*EXCERPT PROVIDED*
■ ■ ■ ■

While the new cars are probably imported from overseas, or worse still, South Australia *laughs*, it
doesn't mean much as far as local pollution is concerned, but we're certainly not helping global
pollution by constantly buying entire new cars.. Wouldn't a new engine, new muffler, replacing a few
other components, and maybe a new coat of paint for good measure, do the trick? It would certainly
save on the pollution generated mining and producing the new frame and all the other stuff there's
no need to replace..

PC
 
A

Andy

Guest
i saw lots of old cars in la-mainly classics-several old aircooled vws-they sounded really really
well tuned and smooth because i believe that they can pass if kept in tip top state-you can have
different objectives for older cars-it just means people have to look after them-but why
shouldn't they???

"John Doe" <[email protected]> wrote in message
news:[email protected]...
>
> : should write to their mp and request anual smog checks for cars in aus.
> Its
> : about time we had this.
> :
> : andy
> :
>
>
> In NSW there was talk of this a few years back. I don't know what
happened
> but there are problems. Maybe there was successful lobbying by the mechanics over the tooling
> required. I know they bitched about tooling
when
> they brought in that braking analyser. This is not really an excuse
because
> RTA checking stations could do it and maybe limit it to once each 5 years.

■ ■ ■ ■

*REQUIRED WORK*
A. Say whether each statement agrees with the forum excerpt about car pollution and smog checks. Answer yes or no for each, and quote the deciding words from the excerpt. (i) The writer thinks the new cars are probably brought in from overseas. (ii) The poster who saw old cars in LA says they sounded rough. (iii) The reply suggests RTA checking stations might limit the check to once a year.
B. Write the next part of the forum discussion about car pollution and smog checks, picking up after its final sentence.

*DATA BLOCK*
■ ■ ■ ■

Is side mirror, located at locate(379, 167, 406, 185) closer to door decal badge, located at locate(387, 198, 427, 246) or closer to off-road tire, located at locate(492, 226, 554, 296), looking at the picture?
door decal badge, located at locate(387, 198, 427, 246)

■ ■ ■ ■

*RESPONSES BY TASK*
A.
(i) Yes: "the new cars are probably imported from overseas"
(ii) No: "well tuned and smooth"
(iii) No: "maybe limit it to once each 5 years"

B.
>
> You have to remember that it would render a lot of older cars
non-compliant.
> This would create an unfair burden on people that could not afford modern cars. You could suggest
> a national old car buy-back? Don't know if that one would win votes.
>
> Pete
 
T

Theo Bekkers

Guest
"PC" wrote
> Anyway, remember that emissions generated during the production of a mdoern, fuel efficient car
> can easily outweigh those generated from the tailpipe of an old car.. That steel doesn't mine or
> refine itself,

A couple of years ago I saw some stats that suggested that manufacturing a new car generates about
the same amount of pollutants as will come out of the tailpipe in nine or ten years.

I would love the gov't to make me an offer on my 1980 1800cc Ford Courier ute. But would any of you
taxpayers want to contribute to it?
:)

There was a proposal to the Fed parliament about 5 or so years ago that the gov't pay $1000 each to
buy back every car at age 20. I'd be happy to get that for my ute, but my dad would be very upset if
they offered him that for his 1927 Model T, or his 1929 Plymouth, or even his 1943 Ford Jeep.

Theo
 
A

Andy

Guest
"John Doe" <[email protected]> wrote in message
news:[email protected]...
>
> : should write to their mp and request anual smog checks for cars in aus.
> Its
> : about time we had this.
> :
> : andy
> :
>
>
> In NSW there was talk of this a few years back. I don't know what
happened
> but there are problems. Maybe there was successful lobbying by the mechanics over the tooling
> required. I know they bitched about tooling
when
> they brought in that braking analyser. This is not really an excuse
because
> RTA checking stations could do it and maybe limit it to once each 5 years.
>
> You have to remember that it would render a lot of older cars
non-compliant.
> This would create an unfair burden on people that could not afford modern cars. You could suggest
> a national old car buy-back? Don't know if that one would win votes.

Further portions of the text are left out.